--- Given instruction ---
Return the records below without any change, starting with the line that contains "Within the items" and continuing through the end of the records.

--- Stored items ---

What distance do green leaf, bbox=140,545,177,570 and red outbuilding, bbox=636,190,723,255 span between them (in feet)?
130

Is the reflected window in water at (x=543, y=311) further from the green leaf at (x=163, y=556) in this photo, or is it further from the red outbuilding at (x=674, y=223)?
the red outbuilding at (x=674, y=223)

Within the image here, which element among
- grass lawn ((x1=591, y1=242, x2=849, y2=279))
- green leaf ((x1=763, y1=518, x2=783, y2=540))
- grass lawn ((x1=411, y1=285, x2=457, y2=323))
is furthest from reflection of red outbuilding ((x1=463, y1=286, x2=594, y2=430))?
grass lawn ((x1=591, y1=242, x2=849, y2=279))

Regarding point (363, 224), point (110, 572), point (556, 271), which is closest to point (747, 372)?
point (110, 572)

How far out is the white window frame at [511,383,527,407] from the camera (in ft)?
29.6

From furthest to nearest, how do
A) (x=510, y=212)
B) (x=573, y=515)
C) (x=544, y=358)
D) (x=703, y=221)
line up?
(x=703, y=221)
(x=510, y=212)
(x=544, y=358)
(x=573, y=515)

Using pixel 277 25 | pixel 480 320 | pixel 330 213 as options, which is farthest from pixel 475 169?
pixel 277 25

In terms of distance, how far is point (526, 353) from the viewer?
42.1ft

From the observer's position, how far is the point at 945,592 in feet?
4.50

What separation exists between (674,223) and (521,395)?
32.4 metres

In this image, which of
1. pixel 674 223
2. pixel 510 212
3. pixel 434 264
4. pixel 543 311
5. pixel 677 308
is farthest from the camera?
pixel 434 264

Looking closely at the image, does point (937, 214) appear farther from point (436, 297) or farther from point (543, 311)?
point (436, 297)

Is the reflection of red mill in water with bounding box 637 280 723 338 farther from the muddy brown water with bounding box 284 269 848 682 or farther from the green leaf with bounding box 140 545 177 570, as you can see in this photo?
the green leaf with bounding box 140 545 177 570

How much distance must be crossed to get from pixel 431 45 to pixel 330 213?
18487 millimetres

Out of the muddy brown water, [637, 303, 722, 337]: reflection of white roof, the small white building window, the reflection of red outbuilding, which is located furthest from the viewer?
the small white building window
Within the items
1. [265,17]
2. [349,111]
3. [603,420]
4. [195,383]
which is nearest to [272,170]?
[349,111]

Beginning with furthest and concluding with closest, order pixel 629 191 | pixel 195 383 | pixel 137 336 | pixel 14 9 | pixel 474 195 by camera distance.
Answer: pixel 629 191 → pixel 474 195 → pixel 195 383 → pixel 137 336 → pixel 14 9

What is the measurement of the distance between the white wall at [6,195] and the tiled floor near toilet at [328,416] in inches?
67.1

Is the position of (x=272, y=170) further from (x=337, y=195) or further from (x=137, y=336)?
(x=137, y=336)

--- Solution ---
Within the items
1. [265,17]
2. [349,111]
3. [603,420]
4. [195,383]
which is nearest to [272,170]?
[349,111]

Beginning with furthest and concluding with closest, order pixel 629 191 | pixel 195 383 | pixel 137 336 | pixel 14 9 | pixel 474 195 by camera distance.
Answer: pixel 629 191 → pixel 474 195 → pixel 195 383 → pixel 137 336 → pixel 14 9

What is the measurement of the distance between the white wall at [6,195] and the tiled floor near toilet at [328,416] in inches?
67.1

Is the position of (x=272, y=170) further from (x=337, y=195) or further from (x=137, y=336)?
(x=137, y=336)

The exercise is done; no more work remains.